In answer, he dropped his gaze to where her breasts pressed against his plaid.

“Oh!” She blinked again, moistened her lips. “I lied about Jamie’s father’s cattle,” she said in a rush. “He looked so . . .
besieged
when the others were baiting him and I . . . I wanted to help him.”

“And you did—most cleverly,” Kenneth owned, snaking an arm around her when she made to pull away. “But I wonder if the lie was worth the risk?”

“The risk?”

“Oh, aye—a great risk.” Kenneth nodded. “The one you took in coming so close to me,” he said, tightening his hold on her, drawing her closer still. “See you, lass, I am going to kiss you now,” he added, already lowering his head.

“Kiss me?” she murmured, even as his mouth slanted over hers. “Knowing you mean to marry me off to someone else?”
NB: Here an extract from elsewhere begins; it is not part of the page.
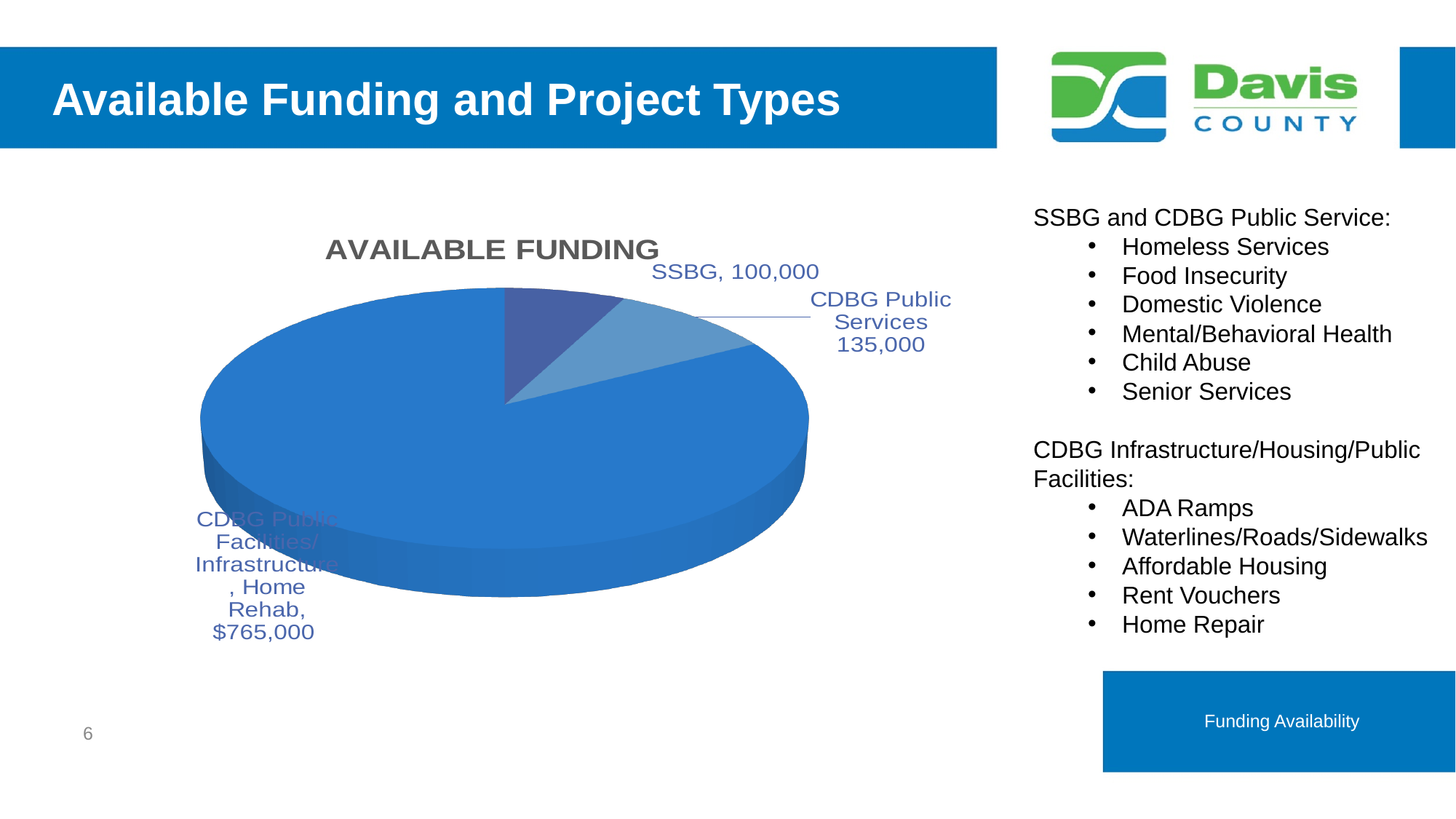
What is the difference between the CDBG Public Services value and the SSBG value? 35,000 What is the title of the chart? AVAILABLE FUNDING How many slices does the pie chart have? 3 What is the value shown for CDBG Public Services? 135,000 What is the value shown for SSBG? 100,000 What type of chart is shown on the slide? Pie chart Which category has the largest slice of the pie? CDBG Public Facilities/Infrastructure, Home Rehab What is the value shown for CDBG Public Facilities/Infrastructure, Home Rehab? $765,000 Which is larger, the value for CDBG Public Services or the value for SSBG? CDBG Public Services What is the total of all three slices in the pie chart? 1,000,000 Which category has the smallest slice of the pie? SSBG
“Even then,” Kenneth asserted—just before his tongue glided hotly against hers.

Later that day, in the soft light of the gloaming, Kenneth drew rein at the thick, circular base of Dun Telve, one of several hollow-walled brochs nestled deep in the woods of his beloved Glenelg.

Russet-colored bracken and great clusters of wet, late-blooming heather pressed against the broch’s ruined walls, the wild tangle of undergrowth nearly blocking the low, stone-linteled entry passage, a sight that reassured him.

Dun Telve looked . . . undisturbed.

Relief sliding through him, he released the breath he’d been holding.

Truth tell, save the differences wrought by the turning seasons, little had changed since he’d last visited this silent remnant of Scotland’s distant past. A night he’d sought shelter, a place to secure his coin.

A fortune earned during his toil as a merchant seaman, his years spent as a successful if reluctant gatherer of seabird oil, one of the most highly prized commodities in all Christendom.

His chest tightening, he touched the three vertical scars seaming his left cheek, a forever reminder of days he didn’t care to speak of, but would never forget.

Dark days that ended on a cold, rainy night last spring when he’d slept in Dun Telve’s inner courtyard, his heart aching at the unexpected loss of his mother, his good Scots siller stashed within the broch’s walls, guilt flooding him for having trespassed on such a sacred place.

Then, as now, the strange stone tower loomed dark against the lowering sky, its strength, even in ruin, filling him with awe.